Representative Salud Carbajal made a visit to Carrizo Springs, Texas, on Wednesday, where a camp about 20 miles from the U.S./Mexico border holds 766 children between the ages of 13 and 17 who entered the United States without a parent. He told pool reporters accompanying the group of five members of Congress: "We don't need to have children in a facility like this. We need to expedite the process to make sure that those children are united with their guardians, their family members, and taken out of this facility as soon as possible.”
The Biden administration had been working "frantically" to provide more beds and bring staffing up to speed in the past two months, Carbajal said during a conference call on Thursday, but the children, mostly boys, were still there way too long.
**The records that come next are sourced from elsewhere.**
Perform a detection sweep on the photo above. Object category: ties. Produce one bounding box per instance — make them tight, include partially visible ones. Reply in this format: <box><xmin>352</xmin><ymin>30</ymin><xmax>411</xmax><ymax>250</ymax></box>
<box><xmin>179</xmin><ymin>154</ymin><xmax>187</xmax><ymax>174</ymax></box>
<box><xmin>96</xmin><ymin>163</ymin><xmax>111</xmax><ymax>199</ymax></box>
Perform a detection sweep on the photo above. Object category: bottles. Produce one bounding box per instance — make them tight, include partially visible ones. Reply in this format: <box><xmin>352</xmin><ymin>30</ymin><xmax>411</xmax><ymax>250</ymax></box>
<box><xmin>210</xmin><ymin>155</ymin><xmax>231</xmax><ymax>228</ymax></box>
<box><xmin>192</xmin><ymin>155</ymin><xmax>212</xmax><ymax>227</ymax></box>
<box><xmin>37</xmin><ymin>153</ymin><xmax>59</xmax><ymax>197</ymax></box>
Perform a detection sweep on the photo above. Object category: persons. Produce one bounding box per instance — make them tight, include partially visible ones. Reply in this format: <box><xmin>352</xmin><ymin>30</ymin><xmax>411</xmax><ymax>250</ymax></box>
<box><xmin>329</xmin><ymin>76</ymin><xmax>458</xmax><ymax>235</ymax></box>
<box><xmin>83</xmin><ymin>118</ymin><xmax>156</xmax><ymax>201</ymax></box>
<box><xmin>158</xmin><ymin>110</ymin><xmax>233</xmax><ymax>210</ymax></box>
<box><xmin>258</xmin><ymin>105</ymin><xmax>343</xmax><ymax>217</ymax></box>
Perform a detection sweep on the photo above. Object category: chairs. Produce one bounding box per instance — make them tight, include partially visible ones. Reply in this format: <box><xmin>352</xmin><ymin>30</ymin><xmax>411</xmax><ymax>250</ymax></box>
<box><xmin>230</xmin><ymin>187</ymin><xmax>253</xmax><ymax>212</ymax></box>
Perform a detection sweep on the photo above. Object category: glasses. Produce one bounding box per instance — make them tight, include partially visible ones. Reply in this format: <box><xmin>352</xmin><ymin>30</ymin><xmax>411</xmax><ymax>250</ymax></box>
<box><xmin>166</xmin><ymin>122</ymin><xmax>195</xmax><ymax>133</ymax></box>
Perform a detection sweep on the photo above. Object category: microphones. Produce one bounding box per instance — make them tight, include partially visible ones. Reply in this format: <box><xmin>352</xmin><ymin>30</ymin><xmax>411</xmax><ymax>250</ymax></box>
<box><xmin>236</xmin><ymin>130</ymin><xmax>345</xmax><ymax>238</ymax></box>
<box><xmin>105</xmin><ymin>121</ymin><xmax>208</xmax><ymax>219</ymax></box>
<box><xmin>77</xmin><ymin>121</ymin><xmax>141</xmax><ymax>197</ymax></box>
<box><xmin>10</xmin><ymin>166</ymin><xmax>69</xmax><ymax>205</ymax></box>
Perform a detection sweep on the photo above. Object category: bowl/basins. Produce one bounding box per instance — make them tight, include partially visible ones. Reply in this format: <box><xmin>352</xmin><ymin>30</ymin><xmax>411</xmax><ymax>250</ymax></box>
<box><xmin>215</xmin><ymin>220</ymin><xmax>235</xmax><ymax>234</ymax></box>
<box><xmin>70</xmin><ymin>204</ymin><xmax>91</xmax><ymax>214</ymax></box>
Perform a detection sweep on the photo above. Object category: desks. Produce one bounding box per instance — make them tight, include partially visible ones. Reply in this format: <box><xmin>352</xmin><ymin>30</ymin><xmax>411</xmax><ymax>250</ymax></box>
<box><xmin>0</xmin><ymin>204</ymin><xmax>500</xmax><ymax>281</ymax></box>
He had visited the camps set up in Tornillo, Texas, and Alamogordo, New Mexico, by the Trump administration, and unlike the tent cities at the other facilities, he said Carrizo Springs had buildings, dormitories with bunk beds, and bathrooms.
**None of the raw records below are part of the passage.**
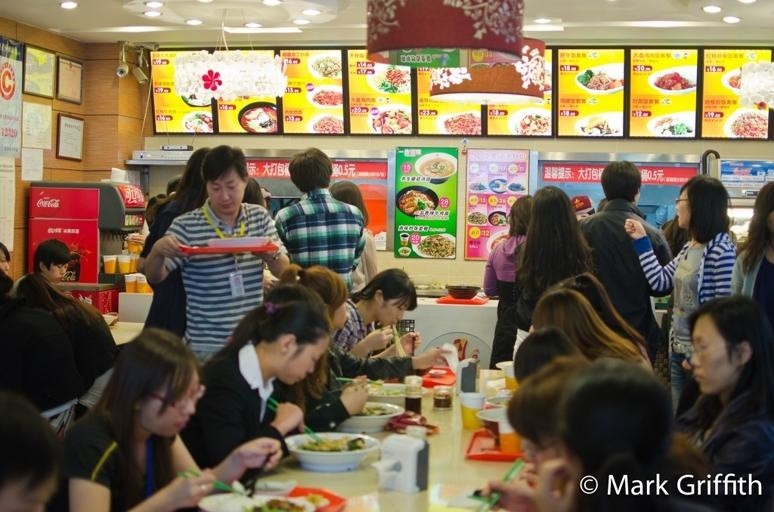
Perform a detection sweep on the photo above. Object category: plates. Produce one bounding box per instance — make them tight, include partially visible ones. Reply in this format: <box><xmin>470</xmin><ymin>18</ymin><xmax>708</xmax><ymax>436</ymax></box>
<box><xmin>725</xmin><ymin>106</ymin><xmax>769</xmax><ymax>138</ymax></box>
<box><xmin>575</xmin><ymin>111</ymin><xmax>623</xmax><ymax>137</ymax></box>
<box><xmin>468</xmin><ymin>182</ymin><xmax>488</xmax><ymax>193</ymax></box>
<box><xmin>366</xmin><ymin>63</ymin><xmax>411</xmax><ymax>95</ymax></box>
<box><xmin>575</xmin><ymin>62</ymin><xmax>624</xmax><ymax>95</ymax></box>
<box><xmin>367</xmin><ymin>104</ymin><xmax>412</xmax><ymax>134</ymax></box>
<box><xmin>486</xmin><ymin>229</ymin><xmax>510</xmax><ymax>253</ymax></box>
<box><xmin>207</xmin><ymin>235</ymin><xmax>273</xmax><ymax>248</ymax></box>
<box><xmin>508</xmin><ymin>108</ymin><xmax>552</xmax><ymax>135</ymax></box>
<box><xmin>720</xmin><ymin>68</ymin><xmax>742</xmax><ymax>93</ymax></box>
<box><xmin>307</xmin><ymin>112</ymin><xmax>344</xmax><ymax>134</ymax></box>
<box><xmin>647</xmin><ymin>66</ymin><xmax>697</xmax><ymax>95</ymax></box>
<box><xmin>307</xmin><ymin>52</ymin><xmax>342</xmax><ymax>80</ymax></box>
<box><xmin>436</xmin><ymin>111</ymin><xmax>481</xmax><ymax>135</ymax></box>
<box><xmin>181</xmin><ymin>110</ymin><xmax>214</xmax><ymax>133</ymax></box>
<box><xmin>467</xmin><ymin>210</ymin><xmax>488</xmax><ymax>226</ymax></box>
<box><xmin>505</xmin><ymin>181</ymin><xmax>527</xmax><ymax>194</ymax></box>
<box><xmin>647</xmin><ymin>111</ymin><xmax>695</xmax><ymax>137</ymax></box>
<box><xmin>307</xmin><ymin>84</ymin><xmax>343</xmax><ymax>109</ymax></box>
Carrizo Springs can hold more than 900 children, but it has kept numbers lower to avoid crowding because of the pandemic, which also requires screening the children when they arrive and quarantining any who test positive for COVID-19. More robust services, such as physicals, medical services, and educational assessments, were provided quickly, Carbajal noted, as well as thorough background checks on all staff members.